Ces principes, M. SUARD ne les gardait pas dans son ame comme un dépôt inviolable, mais stérile ; il les professait avec courage dans ses écrits et dans ses discours. Également ennemi de la licence et du despotisme, il avait été proscrit à ce double titre, par une ridicule oligarchie qui voulait essayer parmi nous le pouvoir absolu au nom de l’égalité républicaine. Il ne tint pas à lui que le dernier tyran de notre patrie ne le prît aussi pour victime. Sa liberté fut un instant menacée. Il n’en fut point intimidé, et n’en devint pas plus circonspect. Il continua de mériter la haine de l’oppresseur par une haute et persévérante opposition, dont plusieurs de ceux qui m’entendent ont été les témoins et les honorables complices.

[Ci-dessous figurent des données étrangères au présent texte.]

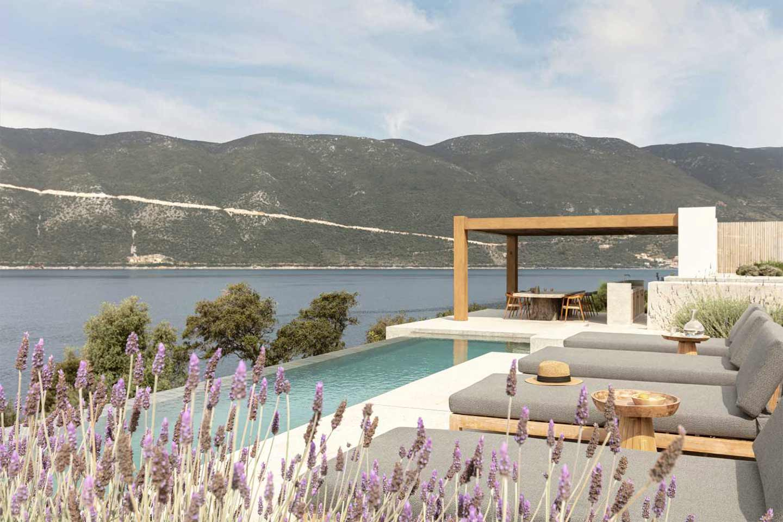 terrazza con piscina Villa Apollon a Lefkada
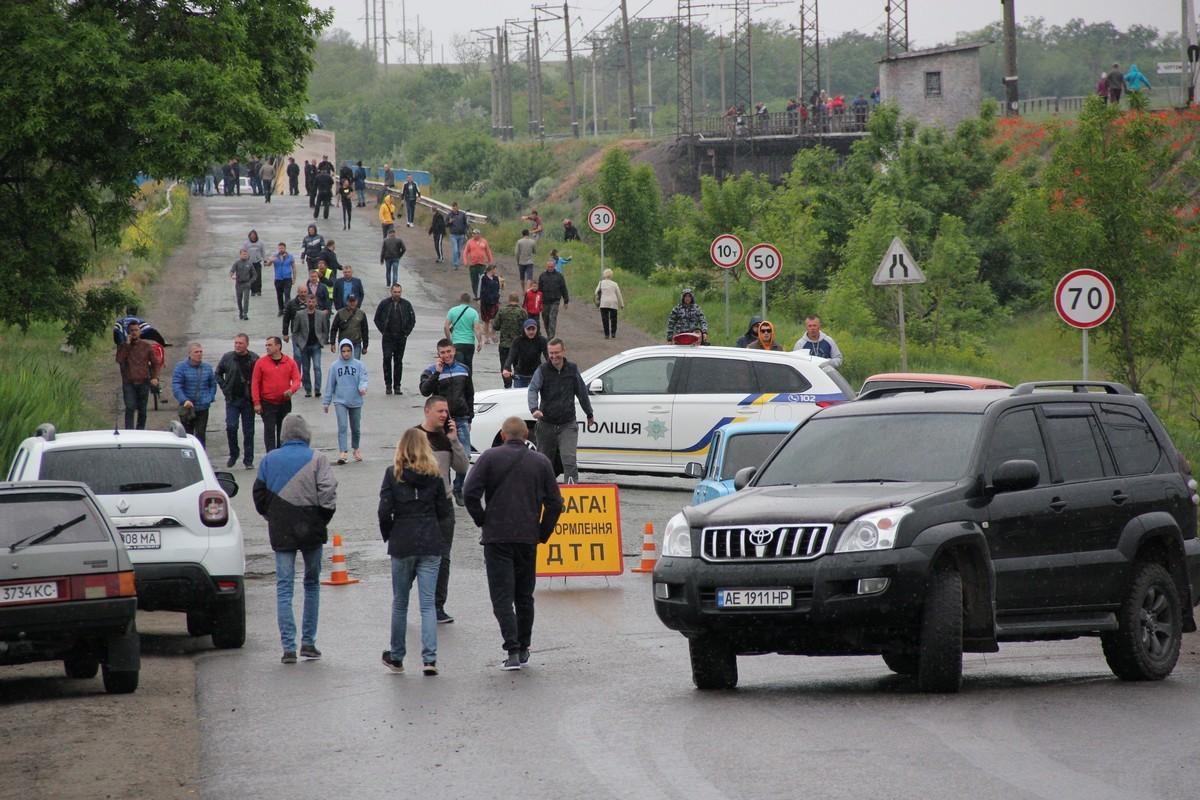 Местные жители идут посмотреть на разрушенный мост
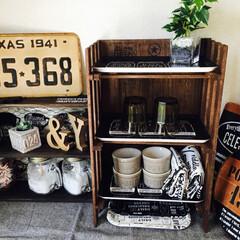 salut!/3COINS/100均/セリア/ダイソー/生活雑貨/... 男前café風すのこde飾り棚を作りまし…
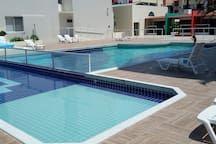 Confortável apto com piscinas próximo ao mar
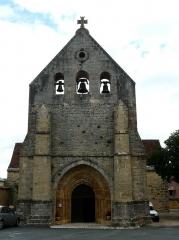 Eglise Saint-Ours - Français:   La façade ouest de l\'église Saint-Ours, Sainte-Orse, Dordogne, France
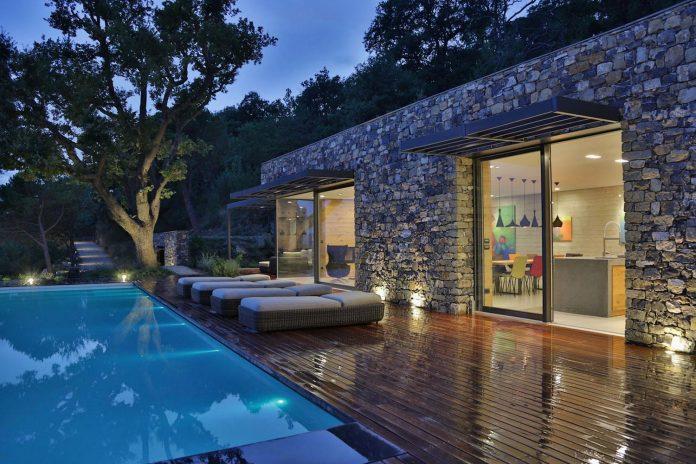 villa-n-natural-stone-facades-giordano-hadamik-architects-24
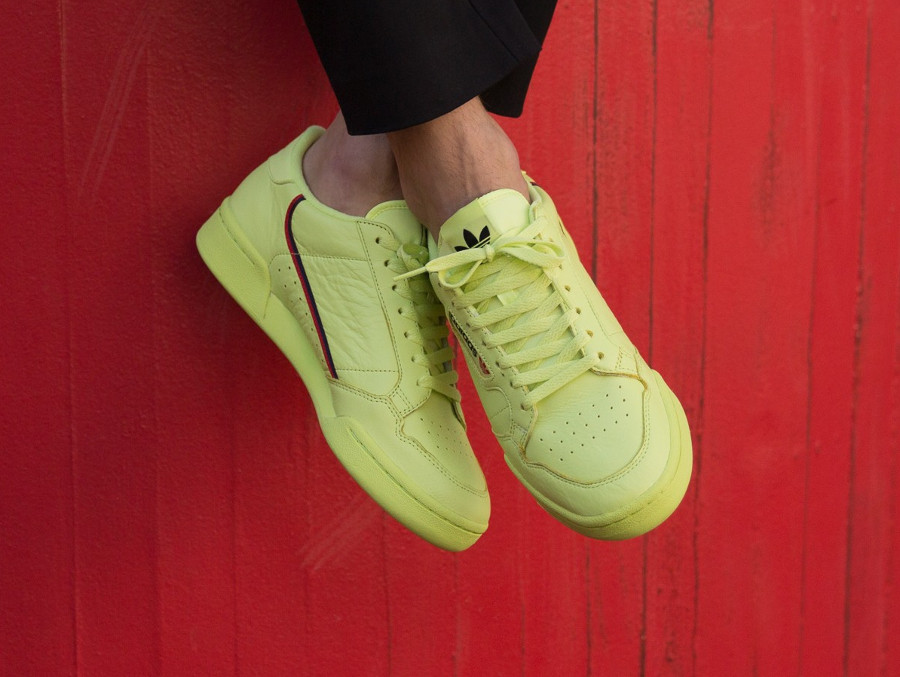 adidas-contintenal-80-yeezy-350-v2-on-feet (3)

La mort de M. SUARD, Messieurs, laisse parmi nous un grand vide, un vide difficile à remplir. Qui pourrait se flatter de posséder au même degré que lui la tradition des règles et des convenances de tout genre qui doivent diriger nos travaux et nos démarches ? Qui aura, comme lui, le savoir et par des décisions dans une étude approfondie de notre langue et dans une longue fréquentation des hommes qui font le mieux parlée, les incertitudes où nous jettent quelquefois les mobiles caprices de l’usage ? Mais nous ne devons pas souhaiter l’impossible. La perte de M. SUARD n’est pas de celles, qu’on puisse réparer de sitôt, et son successeur répondra suffisamment à notre attente, s’il se montre seulement aussi jaloux que lui de l’honneur de cette Compagnie, aussi attentif à veiller sur ses intérêts, aussi ardent à défendre ses droits, enfin aussi disposé à soutenir, dans toutes les occasions, le noble caractère du véritable homme de lettres.